Let's break this down shall we;
"E-Mail Timers
Yeah. Okay. Most users barely know how to send regular e-mail."
- He has a point here; most people don't have a clue how to use the features of email software. Of course a "good" admin and a "good" IT department make it their job to teach people this stuff.
"BlackBerry
That's why bb mailboxes are separate from regular mailboxes."
- Hmm sounds like that investment in BlackBerry devices is going down the drain since users can't access their work email. Congratulations "good" admin you just wasted a butt load of money, way to go!
"GoToMyPc.Com
Aside from probably getting you fired, every good admin blocks crap like this at the firewall. The only out from your PC is through the proxy and firewall. The only way in leads to the DMZ."
- This one I have to agree with, for security reasons the only way into a corporate PC should be through an IT controlled connection.
"Instant Messaging
Also blocked at the firewall. Get to work!"
- I take it that all of the companies that using IM aren't working? Has any one told them this?
"Yahoo By Phone
You can't forward your mail an SMTP address, only local accounts."

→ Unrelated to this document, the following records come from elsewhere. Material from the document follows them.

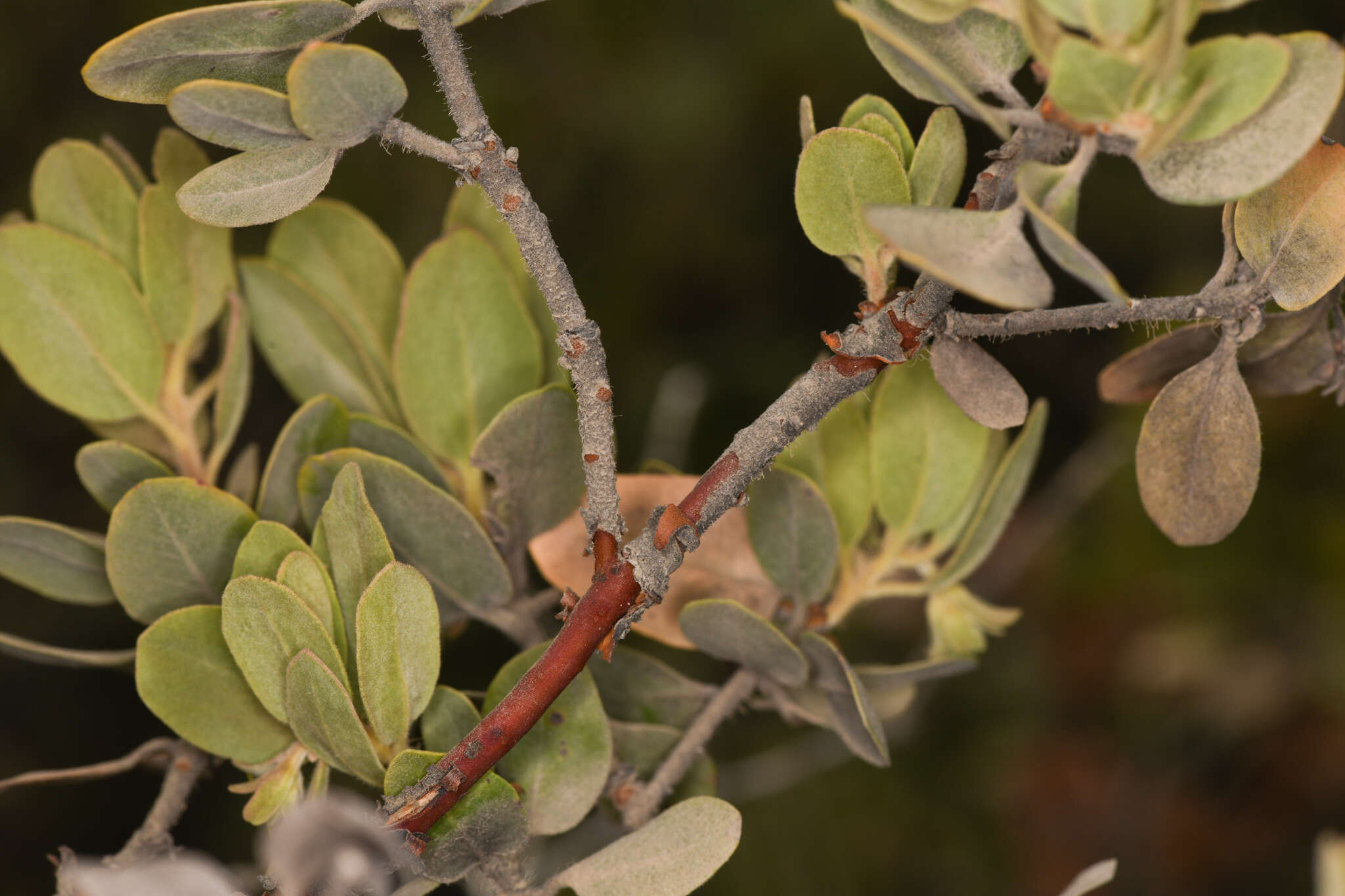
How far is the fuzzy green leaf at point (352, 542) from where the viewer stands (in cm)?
36

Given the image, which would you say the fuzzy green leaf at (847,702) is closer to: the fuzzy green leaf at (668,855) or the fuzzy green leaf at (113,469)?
the fuzzy green leaf at (668,855)

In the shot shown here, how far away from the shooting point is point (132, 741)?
0.89m

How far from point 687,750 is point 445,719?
0.11 m

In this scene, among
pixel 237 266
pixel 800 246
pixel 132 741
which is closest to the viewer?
pixel 237 266

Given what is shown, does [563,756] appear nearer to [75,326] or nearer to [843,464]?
[843,464]

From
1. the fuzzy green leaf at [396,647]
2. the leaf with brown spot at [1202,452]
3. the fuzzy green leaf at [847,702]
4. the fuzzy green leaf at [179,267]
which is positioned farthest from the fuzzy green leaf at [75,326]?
the leaf with brown spot at [1202,452]

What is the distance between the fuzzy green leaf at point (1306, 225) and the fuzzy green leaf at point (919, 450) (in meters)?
0.14

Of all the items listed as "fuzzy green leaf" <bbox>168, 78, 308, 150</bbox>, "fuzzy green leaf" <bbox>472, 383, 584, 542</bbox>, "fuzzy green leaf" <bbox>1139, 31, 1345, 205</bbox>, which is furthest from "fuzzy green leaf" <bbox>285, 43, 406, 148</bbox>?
"fuzzy green leaf" <bbox>1139, 31, 1345, 205</bbox>

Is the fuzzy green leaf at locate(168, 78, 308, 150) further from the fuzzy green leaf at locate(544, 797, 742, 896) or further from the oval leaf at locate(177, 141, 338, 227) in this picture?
the fuzzy green leaf at locate(544, 797, 742, 896)

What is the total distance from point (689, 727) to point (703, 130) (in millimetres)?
740

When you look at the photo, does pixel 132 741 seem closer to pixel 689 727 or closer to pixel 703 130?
pixel 689 727

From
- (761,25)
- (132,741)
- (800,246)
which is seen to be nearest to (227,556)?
(132,741)

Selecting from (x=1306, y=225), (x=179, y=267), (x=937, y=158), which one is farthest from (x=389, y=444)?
(x=1306, y=225)

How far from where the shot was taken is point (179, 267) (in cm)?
50
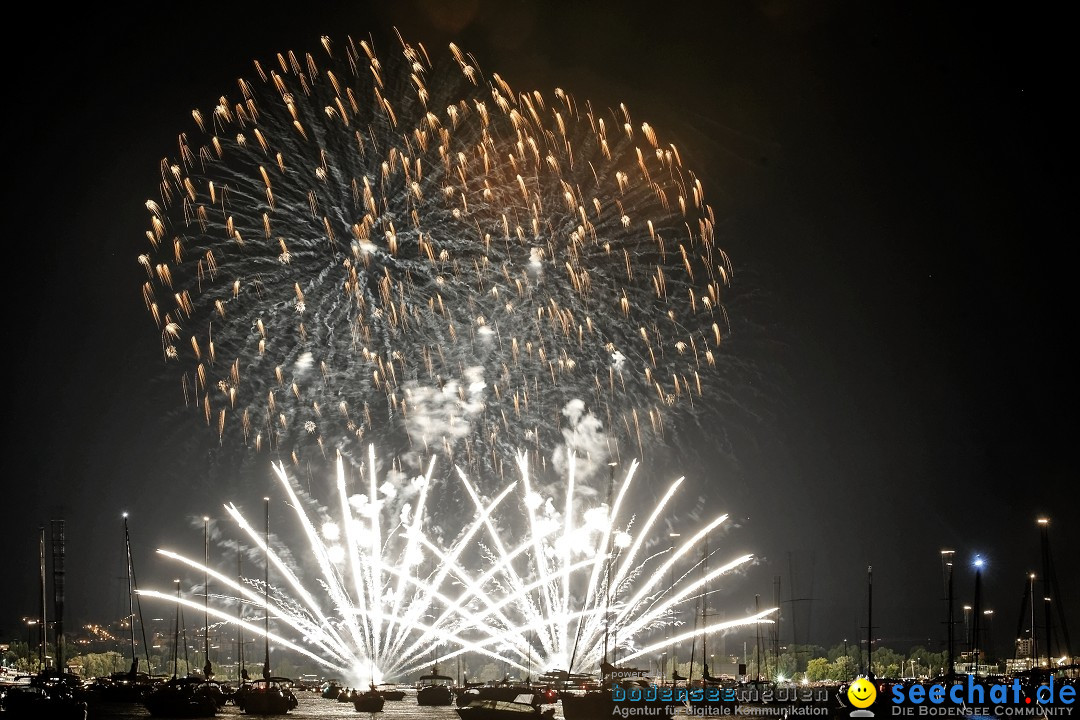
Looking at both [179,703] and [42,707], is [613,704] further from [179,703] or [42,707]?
[42,707]

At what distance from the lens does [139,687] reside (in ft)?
279

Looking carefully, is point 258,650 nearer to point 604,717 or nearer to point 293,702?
point 293,702

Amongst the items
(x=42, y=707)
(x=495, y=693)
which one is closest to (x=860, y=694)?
(x=495, y=693)

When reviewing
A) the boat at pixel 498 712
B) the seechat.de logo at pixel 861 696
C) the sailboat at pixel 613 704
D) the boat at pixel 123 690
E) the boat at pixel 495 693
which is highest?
the seechat.de logo at pixel 861 696

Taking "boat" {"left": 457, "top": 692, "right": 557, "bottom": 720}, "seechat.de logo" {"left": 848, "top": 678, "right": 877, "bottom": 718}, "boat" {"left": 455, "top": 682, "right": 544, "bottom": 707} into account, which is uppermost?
"seechat.de logo" {"left": 848, "top": 678, "right": 877, "bottom": 718}

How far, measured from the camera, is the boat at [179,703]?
6812 centimetres

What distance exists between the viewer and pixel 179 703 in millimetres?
68375

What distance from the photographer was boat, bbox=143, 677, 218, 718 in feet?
224

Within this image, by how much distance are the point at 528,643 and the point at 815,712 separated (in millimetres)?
25648

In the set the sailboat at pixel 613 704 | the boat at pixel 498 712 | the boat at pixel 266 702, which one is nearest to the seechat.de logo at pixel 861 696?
the sailboat at pixel 613 704

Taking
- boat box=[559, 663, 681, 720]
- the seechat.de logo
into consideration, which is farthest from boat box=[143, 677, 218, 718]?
the seechat.de logo

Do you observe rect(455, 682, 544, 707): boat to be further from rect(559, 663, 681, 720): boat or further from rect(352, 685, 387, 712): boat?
rect(559, 663, 681, 720): boat

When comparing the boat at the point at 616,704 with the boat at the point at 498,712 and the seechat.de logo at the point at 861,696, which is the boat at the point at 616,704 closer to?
the boat at the point at 498,712

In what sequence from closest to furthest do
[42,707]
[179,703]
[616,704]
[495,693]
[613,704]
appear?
[42,707]
[616,704]
[613,704]
[179,703]
[495,693]
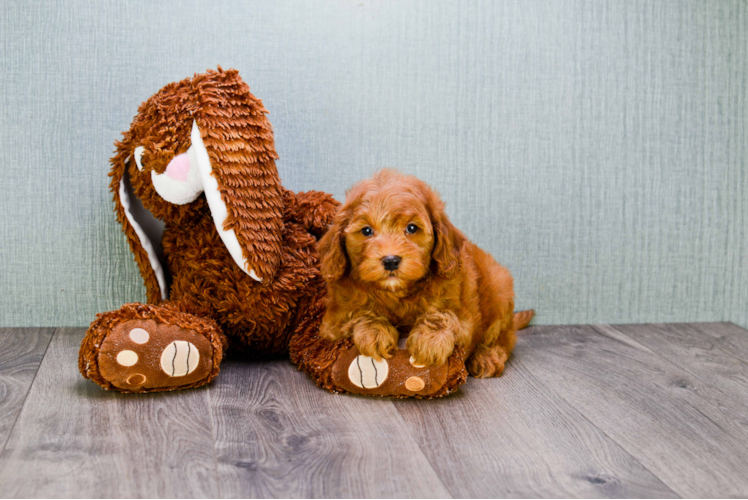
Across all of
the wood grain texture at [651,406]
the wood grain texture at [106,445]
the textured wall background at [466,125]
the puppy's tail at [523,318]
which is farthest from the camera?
the puppy's tail at [523,318]

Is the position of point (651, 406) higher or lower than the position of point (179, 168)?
lower

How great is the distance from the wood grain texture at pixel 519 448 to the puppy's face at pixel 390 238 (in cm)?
38

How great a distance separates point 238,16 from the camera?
2.36 m

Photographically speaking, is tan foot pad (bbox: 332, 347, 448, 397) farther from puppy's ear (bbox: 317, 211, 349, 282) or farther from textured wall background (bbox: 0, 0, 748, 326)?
textured wall background (bbox: 0, 0, 748, 326)

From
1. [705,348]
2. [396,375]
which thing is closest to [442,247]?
[396,375]

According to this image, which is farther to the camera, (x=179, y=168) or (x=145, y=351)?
(x=179, y=168)

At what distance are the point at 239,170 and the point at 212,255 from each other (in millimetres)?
300

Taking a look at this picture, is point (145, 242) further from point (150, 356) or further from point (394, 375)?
point (394, 375)

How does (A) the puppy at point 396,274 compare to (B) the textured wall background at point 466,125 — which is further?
(B) the textured wall background at point 466,125

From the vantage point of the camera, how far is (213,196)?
1.84 metres

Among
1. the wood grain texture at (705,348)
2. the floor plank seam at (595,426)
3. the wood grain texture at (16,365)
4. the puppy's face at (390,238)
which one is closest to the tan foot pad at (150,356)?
the wood grain texture at (16,365)

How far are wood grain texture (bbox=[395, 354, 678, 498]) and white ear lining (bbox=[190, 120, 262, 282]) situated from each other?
2.07ft

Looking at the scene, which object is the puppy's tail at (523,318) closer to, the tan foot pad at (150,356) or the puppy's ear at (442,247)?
the puppy's ear at (442,247)

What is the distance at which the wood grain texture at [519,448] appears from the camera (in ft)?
4.54
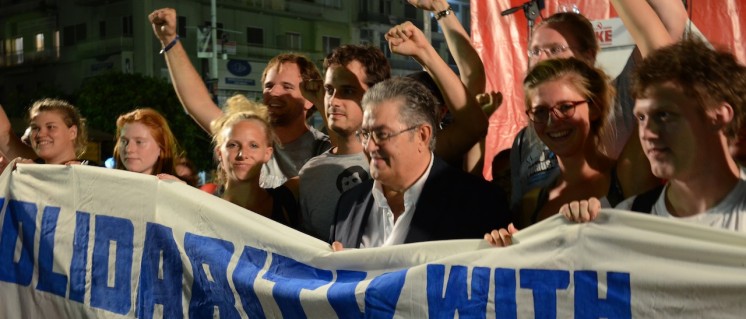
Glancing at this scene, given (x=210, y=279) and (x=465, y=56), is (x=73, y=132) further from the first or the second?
(x=465, y=56)

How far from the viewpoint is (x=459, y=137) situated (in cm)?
352

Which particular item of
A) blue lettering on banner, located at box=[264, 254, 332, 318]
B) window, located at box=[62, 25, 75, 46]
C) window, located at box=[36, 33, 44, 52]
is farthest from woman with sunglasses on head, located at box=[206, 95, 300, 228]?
window, located at box=[36, 33, 44, 52]

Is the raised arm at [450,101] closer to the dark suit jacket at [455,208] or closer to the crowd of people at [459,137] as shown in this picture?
the crowd of people at [459,137]

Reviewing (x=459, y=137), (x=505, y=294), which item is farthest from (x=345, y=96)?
(x=505, y=294)

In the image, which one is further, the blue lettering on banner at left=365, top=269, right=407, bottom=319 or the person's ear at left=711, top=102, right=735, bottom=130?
the blue lettering on banner at left=365, top=269, right=407, bottom=319

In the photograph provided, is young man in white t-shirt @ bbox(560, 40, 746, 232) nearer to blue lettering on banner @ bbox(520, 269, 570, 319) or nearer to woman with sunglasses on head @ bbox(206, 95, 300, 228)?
blue lettering on banner @ bbox(520, 269, 570, 319)

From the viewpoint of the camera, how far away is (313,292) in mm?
3059

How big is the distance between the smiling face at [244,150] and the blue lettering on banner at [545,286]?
60.4 inches

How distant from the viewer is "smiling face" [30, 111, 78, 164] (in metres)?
4.73

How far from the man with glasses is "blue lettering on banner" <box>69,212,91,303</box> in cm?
139

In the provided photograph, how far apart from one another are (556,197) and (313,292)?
0.87m

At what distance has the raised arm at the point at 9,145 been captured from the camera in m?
4.97

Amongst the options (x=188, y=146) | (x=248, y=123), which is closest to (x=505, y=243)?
(x=248, y=123)

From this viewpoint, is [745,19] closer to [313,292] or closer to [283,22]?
[313,292]
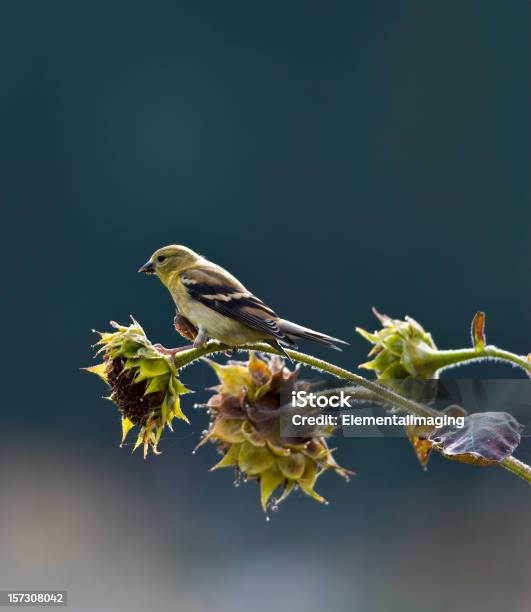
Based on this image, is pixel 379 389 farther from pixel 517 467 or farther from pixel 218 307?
pixel 218 307

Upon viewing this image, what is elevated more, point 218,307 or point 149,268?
point 149,268

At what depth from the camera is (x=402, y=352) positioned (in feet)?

- So users that don't have a laptop because the "good" admin doesn't think they need one have no way of getting their email remotely? Way to go "good" admin, keep up the good work!
"Call Forwarding
Not our phones."
- Yes call forwarding is bad! Who wants to call someone and actually reach who they called? How silly!
We've tried nothin' and we're all out of ideas. - Ned's Mom
This is actually a classic management problem.
The fault lies NOT in the worker, or the worker's needs to set certain hours.
The fault lies in the management and the business process, for failing utterly to provide accurate metrics on productivity. This is a basic need of business that simply is not met in MOST environments I'm familliar with. So they attempt to measure worker productivity via inappropriate methods like: hours worked and MLOCs. (Millions of Lines Of Code).
But should engineering majors really fault the business majors for not thinking like engineers? They can't help it, it's those neckties cutting off circulation to their brains.
These are my friends, See how they glisten. See this one shine, how he smiles in the light.